— begin —
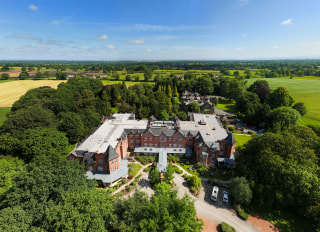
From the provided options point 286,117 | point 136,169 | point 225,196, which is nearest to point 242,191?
point 225,196

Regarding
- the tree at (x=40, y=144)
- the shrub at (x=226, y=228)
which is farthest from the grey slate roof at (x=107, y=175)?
the shrub at (x=226, y=228)

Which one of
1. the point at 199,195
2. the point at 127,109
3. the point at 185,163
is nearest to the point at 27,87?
the point at 127,109

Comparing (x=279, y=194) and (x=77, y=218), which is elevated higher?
(x=77, y=218)

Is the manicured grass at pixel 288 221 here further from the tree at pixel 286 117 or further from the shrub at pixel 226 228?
the tree at pixel 286 117

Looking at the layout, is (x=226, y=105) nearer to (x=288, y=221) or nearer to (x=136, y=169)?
(x=288, y=221)

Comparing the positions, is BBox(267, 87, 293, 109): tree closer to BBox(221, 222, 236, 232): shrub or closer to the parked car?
the parked car

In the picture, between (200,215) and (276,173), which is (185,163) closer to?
(200,215)
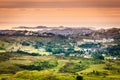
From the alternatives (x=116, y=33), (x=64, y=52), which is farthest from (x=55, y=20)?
(x=116, y=33)

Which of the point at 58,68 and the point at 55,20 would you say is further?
the point at 58,68

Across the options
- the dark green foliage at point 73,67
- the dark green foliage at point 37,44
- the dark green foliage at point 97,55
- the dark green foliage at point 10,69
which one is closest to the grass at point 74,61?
the dark green foliage at point 10,69

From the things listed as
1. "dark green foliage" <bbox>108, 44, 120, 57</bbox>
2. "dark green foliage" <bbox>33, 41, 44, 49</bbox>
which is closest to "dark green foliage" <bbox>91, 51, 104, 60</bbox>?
"dark green foliage" <bbox>108, 44, 120, 57</bbox>

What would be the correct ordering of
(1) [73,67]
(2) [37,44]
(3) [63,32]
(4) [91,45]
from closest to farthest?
(3) [63,32] → (1) [73,67] → (4) [91,45] → (2) [37,44]

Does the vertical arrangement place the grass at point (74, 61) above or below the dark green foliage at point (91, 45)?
below

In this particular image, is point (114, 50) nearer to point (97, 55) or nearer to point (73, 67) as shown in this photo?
point (97, 55)

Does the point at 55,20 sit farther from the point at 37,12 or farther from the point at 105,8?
the point at 105,8

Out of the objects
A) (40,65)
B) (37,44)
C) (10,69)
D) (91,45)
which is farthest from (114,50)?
(10,69)

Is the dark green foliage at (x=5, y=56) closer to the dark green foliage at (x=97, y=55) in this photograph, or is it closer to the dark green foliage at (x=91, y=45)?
the dark green foliage at (x=91, y=45)

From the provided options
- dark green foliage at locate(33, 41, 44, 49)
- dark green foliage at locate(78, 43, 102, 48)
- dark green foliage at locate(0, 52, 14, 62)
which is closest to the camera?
dark green foliage at locate(0, 52, 14, 62)

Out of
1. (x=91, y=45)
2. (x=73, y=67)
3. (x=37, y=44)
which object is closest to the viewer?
(x=73, y=67)

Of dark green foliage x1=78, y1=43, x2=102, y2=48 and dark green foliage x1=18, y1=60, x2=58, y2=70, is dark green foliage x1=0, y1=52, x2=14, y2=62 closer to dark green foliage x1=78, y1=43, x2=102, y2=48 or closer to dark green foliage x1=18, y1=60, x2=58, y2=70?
dark green foliage x1=18, y1=60, x2=58, y2=70
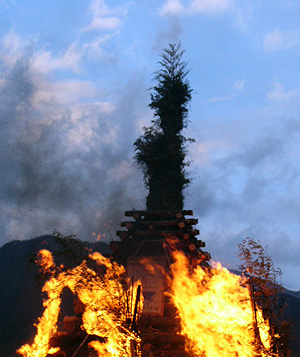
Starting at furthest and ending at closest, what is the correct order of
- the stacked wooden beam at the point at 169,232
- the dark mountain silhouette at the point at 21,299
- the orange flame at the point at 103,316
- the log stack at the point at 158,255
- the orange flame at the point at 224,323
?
the dark mountain silhouette at the point at 21,299
the stacked wooden beam at the point at 169,232
the log stack at the point at 158,255
the orange flame at the point at 224,323
the orange flame at the point at 103,316

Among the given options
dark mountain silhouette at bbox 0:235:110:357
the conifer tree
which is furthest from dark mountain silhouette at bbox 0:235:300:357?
the conifer tree

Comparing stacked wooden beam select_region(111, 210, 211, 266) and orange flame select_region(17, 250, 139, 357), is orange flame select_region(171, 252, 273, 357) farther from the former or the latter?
stacked wooden beam select_region(111, 210, 211, 266)

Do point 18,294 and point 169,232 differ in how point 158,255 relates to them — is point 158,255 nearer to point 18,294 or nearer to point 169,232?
point 169,232

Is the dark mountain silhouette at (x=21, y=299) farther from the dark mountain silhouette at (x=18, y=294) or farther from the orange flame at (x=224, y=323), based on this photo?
the orange flame at (x=224, y=323)

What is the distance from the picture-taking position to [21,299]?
4688 cm

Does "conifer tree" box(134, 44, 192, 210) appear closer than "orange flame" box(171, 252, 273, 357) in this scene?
No

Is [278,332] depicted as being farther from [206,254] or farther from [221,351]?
[206,254]

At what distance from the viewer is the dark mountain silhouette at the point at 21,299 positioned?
1544 inches

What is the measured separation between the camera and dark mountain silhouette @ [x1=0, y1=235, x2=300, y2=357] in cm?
3922

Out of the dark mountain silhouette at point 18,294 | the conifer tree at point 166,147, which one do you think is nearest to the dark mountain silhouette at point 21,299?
the dark mountain silhouette at point 18,294

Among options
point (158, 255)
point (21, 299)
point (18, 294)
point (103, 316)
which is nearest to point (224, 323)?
point (103, 316)

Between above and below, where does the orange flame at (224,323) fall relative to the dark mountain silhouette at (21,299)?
below

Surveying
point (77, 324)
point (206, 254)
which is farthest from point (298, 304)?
point (77, 324)

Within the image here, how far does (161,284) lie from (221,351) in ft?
— end —
Rewrite all the records above with "grey slate roof" switched to "gray slate roof" and nothing else changed. Leave the pictures out of your answer.

▸ Answer below
From the provided options point 286,117 | point 136,169 | point 225,196, which is nearest to point 242,191?
point 225,196

Regarding
- the tree at (x=40, y=144)
- the shrub at (x=226, y=228)
which is farthest from the gray slate roof at (x=107, y=175)?
the shrub at (x=226, y=228)

Which one of
1. the point at 199,195
2. the point at 127,109
3. the point at 185,163
is nearest to the point at 27,87?
the point at 127,109

Comparing (x=279, y=194) and (x=77, y=218), which is elevated higher?
(x=77, y=218)

Is the manicured grass at pixel 288 221 here further from the tree at pixel 286 117 or further from the shrub at pixel 226 228?
the tree at pixel 286 117

Looking at the layout, is (x=226, y=105) nearer to (x=288, y=221) or nearer to (x=136, y=169)?
(x=288, y=221)

Comparing the positions, is BBox(267, 87, 293, 109): tree closer to BBox(221, 222, 236, 232): shrub or closer to the parked car?
the parked car

In the picture, between (200,215) and (276,173), which is (185,163) closer to?
(200,215)
From the alternatives (x=116, y=33), (x=64, y=52), which is farthest from (x=55, y=20)?
(x=116, y=33)

Which of the point at 58,68 and the point at 55,20 would you say is further?
the point at 58,68

Across the options
- the dark green foliage at point 73,67
- the dark green foliage at point 37,44
- the dark green foliage at point 97,55
- the dark green foliage at point 10,69
which one is closest to the grass at point 74,61?
the dark green foliage at point 10,69

From the things listed as
1. "dark green foliage" <bbox>108, 44, 120, 57</bbox>
2. "dark green foliage" <bbox>33, 41, 44, 49</bbox>
which is closest to "dark green foliage" <bbox>91, 51, 104, 60</bbox>?
"dark green foliage" <bbox>108, 44, 120, 57</bbox>

What would be the correct ordering of
(1) [73,67]
(2) [37,44]
(3) [63,32]
(4) [91,45]
from closest to farthest?
(3) [63,32] → (1) [73,67] → (4) [91,45] → (2) [37,44]

Does the vertical arrangement place the grass at point (74, 61) above or below the dark green foliage at point (91, 45)?
below

In this particular image, is point (114, 50) nearer to point (97, 55) or nearer to point (73, 67) as shown in this photo?
point (97, 55)

Does the point at 55,20 sit farther from the point at 37,12 or farther from the point at 105,8?
the point at 105,8

Out of the objects
A) (40,65)
B) (37,44)
C) (10,69)
D) (91,45)
which is farthest from (114,50)?
(10,69)

Is the dark green foliage at (x=5, y=56) closer to the dark green foliage at (x=97, y=55) in this photograph, or is it closer to the dark green foliage at (x=91, y=45)?
the dark green foliage at (x=91, y=45)

From the provided options
- dark green foliage at locate(33, 41, 44, 49)
- dark green foliage at locate(78, 43, 102, 48)
- dark green foliage at locate(0, 52, 14, 62)
which is closest to the camera?
dark green foliage at locate(0, 52, 14, 62)

Out of
1. (x=91, y=45)
2. (x=73, y=67)
3. (x=37, y=44)
which object is closest to the viewer?
(x=73, y=67)

Of dark green foliage x1=78, y1=43, x2=102, y2=48 and dark green foliage x1=18, y1=60, x2=58, y2=70, is dark green foliage x1=0, y1=52, x2=14, y2=62 closer to dark green foliage x1=78, y1=43, x2=102, y2=48 or closer to dark green foliage x1=18, y1=60, x2=58, y2=70?
dark green foliage x1=18, y1=60, x2=58, y2=70
Starting at furthest and ending at closest, what is the correct order of
- the stacked wooden beam at the point at 169,232
- the dark mountain silhouette at the point at 21,299
- the orange flame at the point at 103,316
- the log stack at the point at 158,255
- the orange flame at the point at 224,323
?
the dark mountain silhouette at the point at 21,299
the stacked wooden beam at the point at 169,232
the log stack at the point at 158,255
the orange flame at the point at 224,323
the orange flame at the point at 103,316

Among the given options
dark mountain silhouette at bbox 0:235:110:357
the conifer tree
which is furthest from dark mountain silhouette at bbox 0:235:300:357?
the conifer tree

Comparing stacked wooden beam select_region(111, 210, 211, 266) and orange flame select_region(17, 250, 139, 357), is orange flame select_region(171, 252, 273, 357) farther from the former or the latter?
stacked wooden beam select_region(111, 210, 211, 266)

Do point 18,294 and point 169,232 differ in how point 158,255 relates to them — is point 158,255 nearer to point 18,294 or nearer to point 169,232?
point 169,232

Is the dark mountain silhouette at (x=21, y=299) farther from the dark mountain silhouette at (x=18, y=294) or farther from the orange flame at (x=224, y=323), based on this photo?
the orange flame at (x=224, y=323)

What is the distance from the picture-taking position to [21,299]?
4688 cm

Does "conifer tree" box(134, 44, 192, 210) appear closer than "orange flame" box(171, 252, 273, 357) in this scene?
No

Is [278,332] depicted as being farther from [206,254] or farther from [221,351]?
[206,254]

At what distance from the viewer is the dark mountain silhouette at the point at 21,299 positioned?
1544 inches

What is the measured separation between the camera and dark mountain silhouette @ [x1=0, y1=235, x2=300, y2=357] in cm?
3922

Out of the dark mountain silhouette at point 18,294 | the conifer tree at point 166,147, which one do you think is nearest to the dark mountain silhouette at point 21,299?
the dark mountain silhouette at point 18,294

Among options
point (158, 255)
point (21, 299)
point (18, 294)
point (103, 316)
which is nearest to point (224, 323)?
point (103, 316)

Between above and below, where does the orange flame at (224,323) fall relative to the dark mountain silhouette at (21,299)?
below

Surveying
point (77, 324)
point (206, 254)
which is farthest from point (298, 304)?
point (77, 324)

Within the image here, how far does (161,284) lie from (221,351) in ft?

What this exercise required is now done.